29 octobre 2016

Art, politique et religion: l'important n'est pas le sujet mais le langage. Un article de Roger Garaudy (1981)




Une oeuvre d'art n'est pas politique par son
sujet. Pas plus, d'ailleurs, qu'elle n'est
religieuse par son sujet.
Un portrait de Louis XIV par Rigaud est
service de courtisan.
Une peinture de bataille d'Horace Vernet est
affaire de journaliste.
Une sculpture d'Arno Brecker ou un tableau
du « réalisme socialiste » relèvent, avec plus
ou moins de bonheur, de la propagande.
Ce qui n'exclut nullement que, de l'icône de
la Trinité de Roublev à l'oeuvre de Daumier,
des « Odes mystiques » de Roumi aux romans
de Dostoïevski, du « Cuirassé Potemkine »
d'Eisenstein au « Guernica » de Picasso, des
poèmes de Claudel à ceux d'Aragon ou de
Neruda, la foi ou la politique n'aient inspiré
des chefs-d'oeuvre.
Ni le génie du Greco ni celui de Goya n'ont
été ternis par la ferveur mystique ou la
résistance nationale et politique.
Le problème des rapports de l'art et de la

politique, comme de l'art et de la foi, se
situent sur un autre plan que celui de sujet.
Je ne connais pas de grand art qui ne soit, à
la fois, politique et religieux. Politique parce
qu'il interpelle une communauté, religieux
parce qu'il ouvre, dans la vie, une brèche de
transcendance.
L’Iliade est une épopée politique parce qu'elle
appelle le peuple grec à la conscience de son
unité et de ses valeurs, tout comme
 Shakespeare réalise un théâtre politique en
 donnant à une nation le sens de la continuité
de son message historique, et, dans Hamlet,
 le pressentiment de ses contradictions et de
ses ruptures.
 Les « sujets » n'y sont pour rien. Bruegel peut
 peindre la « Montée au Calvaire » ou
 Grunewald le Retable d'Isenheim, nul ne peut
 s'y tromper : il s'agit de la « levée des
«  gueux », de la résistance des Flandres, ou de
 la « Théologie de la révolution » de Thomas
 Munzer, et de la « Guerre des paysans ».

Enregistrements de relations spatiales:
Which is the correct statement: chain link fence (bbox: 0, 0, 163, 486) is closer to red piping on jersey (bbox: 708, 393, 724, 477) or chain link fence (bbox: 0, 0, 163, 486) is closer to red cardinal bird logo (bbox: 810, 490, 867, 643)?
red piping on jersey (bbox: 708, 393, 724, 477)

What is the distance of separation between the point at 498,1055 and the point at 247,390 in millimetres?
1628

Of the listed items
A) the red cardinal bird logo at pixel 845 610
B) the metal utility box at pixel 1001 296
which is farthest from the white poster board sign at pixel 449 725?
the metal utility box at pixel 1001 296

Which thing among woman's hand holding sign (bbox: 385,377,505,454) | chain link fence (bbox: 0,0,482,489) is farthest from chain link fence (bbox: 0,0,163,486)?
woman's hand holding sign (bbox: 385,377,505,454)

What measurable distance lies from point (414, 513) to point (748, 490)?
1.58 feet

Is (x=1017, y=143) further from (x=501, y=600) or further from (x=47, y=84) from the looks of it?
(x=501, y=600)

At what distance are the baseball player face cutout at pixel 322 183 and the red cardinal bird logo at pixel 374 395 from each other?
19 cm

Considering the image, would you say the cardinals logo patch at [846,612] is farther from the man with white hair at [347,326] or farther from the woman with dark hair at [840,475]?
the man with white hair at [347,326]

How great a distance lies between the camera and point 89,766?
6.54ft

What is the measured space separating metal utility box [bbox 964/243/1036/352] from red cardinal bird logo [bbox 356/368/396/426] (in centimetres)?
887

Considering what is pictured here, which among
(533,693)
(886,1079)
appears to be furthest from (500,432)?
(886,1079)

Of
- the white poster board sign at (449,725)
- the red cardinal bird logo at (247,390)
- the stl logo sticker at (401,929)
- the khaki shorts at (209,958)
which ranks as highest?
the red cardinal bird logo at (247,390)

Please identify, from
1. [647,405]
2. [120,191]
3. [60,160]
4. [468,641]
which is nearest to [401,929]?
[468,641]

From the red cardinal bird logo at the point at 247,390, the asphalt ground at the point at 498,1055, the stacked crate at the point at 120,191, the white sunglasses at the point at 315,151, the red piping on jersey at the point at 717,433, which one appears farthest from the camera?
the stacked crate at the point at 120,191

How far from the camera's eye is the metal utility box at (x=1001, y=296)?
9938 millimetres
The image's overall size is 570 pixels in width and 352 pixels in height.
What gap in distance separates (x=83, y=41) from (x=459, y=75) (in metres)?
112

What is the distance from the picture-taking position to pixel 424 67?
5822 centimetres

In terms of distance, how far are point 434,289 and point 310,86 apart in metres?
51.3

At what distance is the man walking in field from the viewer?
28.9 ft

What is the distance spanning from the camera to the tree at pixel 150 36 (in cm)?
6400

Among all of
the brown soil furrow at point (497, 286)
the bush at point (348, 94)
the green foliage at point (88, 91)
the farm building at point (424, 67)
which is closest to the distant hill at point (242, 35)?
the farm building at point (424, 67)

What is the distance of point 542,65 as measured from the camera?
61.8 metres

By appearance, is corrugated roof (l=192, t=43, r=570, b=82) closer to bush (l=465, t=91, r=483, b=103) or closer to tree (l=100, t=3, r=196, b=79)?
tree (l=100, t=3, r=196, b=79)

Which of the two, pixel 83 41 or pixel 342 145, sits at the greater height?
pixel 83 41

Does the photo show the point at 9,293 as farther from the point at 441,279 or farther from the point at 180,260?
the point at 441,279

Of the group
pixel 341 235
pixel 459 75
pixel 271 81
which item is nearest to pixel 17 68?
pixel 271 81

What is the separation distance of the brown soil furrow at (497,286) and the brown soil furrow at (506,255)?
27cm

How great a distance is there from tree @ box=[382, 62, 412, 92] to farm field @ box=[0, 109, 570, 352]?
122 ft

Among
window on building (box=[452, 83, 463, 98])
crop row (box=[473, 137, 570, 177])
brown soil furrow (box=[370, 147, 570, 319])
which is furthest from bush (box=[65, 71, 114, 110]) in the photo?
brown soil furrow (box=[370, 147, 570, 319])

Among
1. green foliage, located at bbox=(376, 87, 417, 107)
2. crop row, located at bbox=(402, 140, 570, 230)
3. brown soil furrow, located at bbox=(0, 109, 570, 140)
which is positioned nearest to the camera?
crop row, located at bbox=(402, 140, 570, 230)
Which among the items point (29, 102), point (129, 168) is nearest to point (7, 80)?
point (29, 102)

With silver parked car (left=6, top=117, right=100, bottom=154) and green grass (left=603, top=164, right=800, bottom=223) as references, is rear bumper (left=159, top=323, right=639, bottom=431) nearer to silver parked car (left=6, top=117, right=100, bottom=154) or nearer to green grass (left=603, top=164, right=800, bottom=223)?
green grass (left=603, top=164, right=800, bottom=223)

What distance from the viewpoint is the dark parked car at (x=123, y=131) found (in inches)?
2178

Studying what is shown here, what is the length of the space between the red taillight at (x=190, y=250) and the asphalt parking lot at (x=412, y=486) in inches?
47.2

CONSIGNES DE L'EXERCICE:
- A) D'après l'article sur l'art, la politique et la religion, pourquoi tout grand art est-il politique ?
- B) Transcrivez le passage de l'article sur l'art, la politique et la religion qui commence aux mots « Une oeuvre d'art » et s'arrête après « affaire de journaliste. ».
- C) Reprenez l'article sur l'art, la politique et la religion après sa dernière phrase et poursuivez-le.
Les enregistrements ne sont d'aucune utilité pour ce travail.

RÉPONSES PAR CONSIGNE:
- A) Parce qu'il interpelle une communauté.

- B)
Une oeuvre d'art n'est pas politique par son
sujet. Pas plus, d'ailleurs, qu'elle n'est
religieuse par son sujet.
Un portrait de Louis XIV par Rigaud est
service de courtisan.
Une peinture de bataille d'Horace Vernet est
affaire de journaliste.

- C)
 Une création n'est ni politique ou religieuse ni
 comme « reflet », plus ou moins « embelli »,
d'un ordre existant, ni comme « projet » qui
ne serait que le prolongement ou l'idéalisation
de cet ordre, ou le cri de guerre d'un tract
 d'opposition. Ni sucrerie de Saint-Sulpice, ni
gesticulation « contestataire ».

Une oeuvre est indivisiblement politique et
création de la foi par son pouvoir
d'interpellation.
Interpellation d'une communauté et pas d'un
cénacle (j'appelle « cénacle » un groupe
élitiste qui situe une oeuvre par rapport à une
école ou un « style », et non par rapport à un
mouvement historique global). Giotto ou
Duccio, Balzac ou Hugo interpellent une
communauté. Ingres ou Dali sont au service
de la suffisance et de l'autosatisfaction d'un
cénacle. Un masque africain est, à mon sens,
l'exemple typique d'un art politique et
religieux : condensation des énergies de la
nature, des ancêtres, des dieux, il irradie, par
la danse, effectuée sous le masque, cette
énergie dans toute la communauté.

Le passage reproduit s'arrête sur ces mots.